> **Document segment**:
☆ ☆ ☆ ☆ ☆ ☆ ☆

So even if we set a large timeout value in hci_disconnect_sync, it doesn't work
since it's waked up by other event, not the real timeout.
What's more, in the hci_disconnect_sync, if the reason it not power_off, it waits
for the disconnect complete event rather than command status event. According to
BT core spec, disconnect complete event has to wait for remote's ack or wait until
supervision timeout. It's a valid case that the disconnect complete event taking
more than 2s.
>>>> That said, we really need to fix bluetoothd if it is not able to be
>>>> cleaned up if SET_POWERED command fails, but it looks like it is
>>>> handling errors correctly so it sounds like something else is at play.

☆ ☆ ☆ ☆ ☆ ☆ ☆

> **Material provided**:
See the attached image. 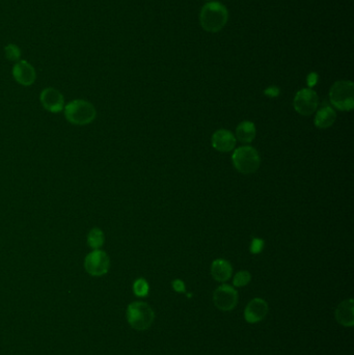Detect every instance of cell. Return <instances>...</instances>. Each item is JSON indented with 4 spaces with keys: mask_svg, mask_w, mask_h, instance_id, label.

☆ ☆ ☆ ☆ ☆ ☆ ☆

> **Your tasks**:
1. Reproduce the hci_disconnect_sync excerpt, beginning at the words "So even if we" and stopping after "is at play.", and swap "disconnect complete event" for "disconnection complete event" throughout.
2. Answer the following from the hci_disconnect_sync excerpt:
(a) When the reason is not power_off, what event does hci_disconnect_sync wait for?
(b) According to the BT core spec, what must the disconnect complete event wait for?
(c) Which command's failure is mentioned in connection with bluetoothd being cleaned up?
3. Write a continuation of the hci_disconnect_sync excerpt, starting after its final sentence.
The lines on this page are not needed for the work here.

> **Answers to the tasks**:
1.
So even if we set a large timeout value in hci_disconnect_sync, it doesn't work
since it's waked up by other event, not the real timeout.
What's more, in the hci_disconnect_sync, if the reason it not power_off, it waits
for the disconnection complete event rather than command status event. According to
BT core spec, disconnection complete event has to wait for remote's ack or wait until
supervision timeout. It's a valid case that the disconnection complete event taking
more than 2s.
>>>> That said, we really need to fix bluetoothd if it is not able to be
>>>> cleaned up if SET_POWERED command fails, but it looks like it is
>>>> handling errors correctly so it sounds like something else is at play.

2.
(a) The disconnect complete event, rather than the command status event.
(b) The remote's ack, or until supervision timeout.
(c) The SET_POWERED command.

3.
>>>
>> The issue arises after a 2-second timeout of hci_disconnect_sync. During
>> hci_abort_conn_sync, the connection is cleaned up by hci_conn_failed.
>> after supervision timeout, the disconnect complete event arrives, but
>> it returns at line 3370 since the connection has already been removed.
>> As a result, bluetoothd does not send the mgmt event for MGMT_OP_DISCONNECT
>> to the application layer (bluetoothctl), causing bluetoothctl to get stuck
>> and unable to perform other mgmt commands.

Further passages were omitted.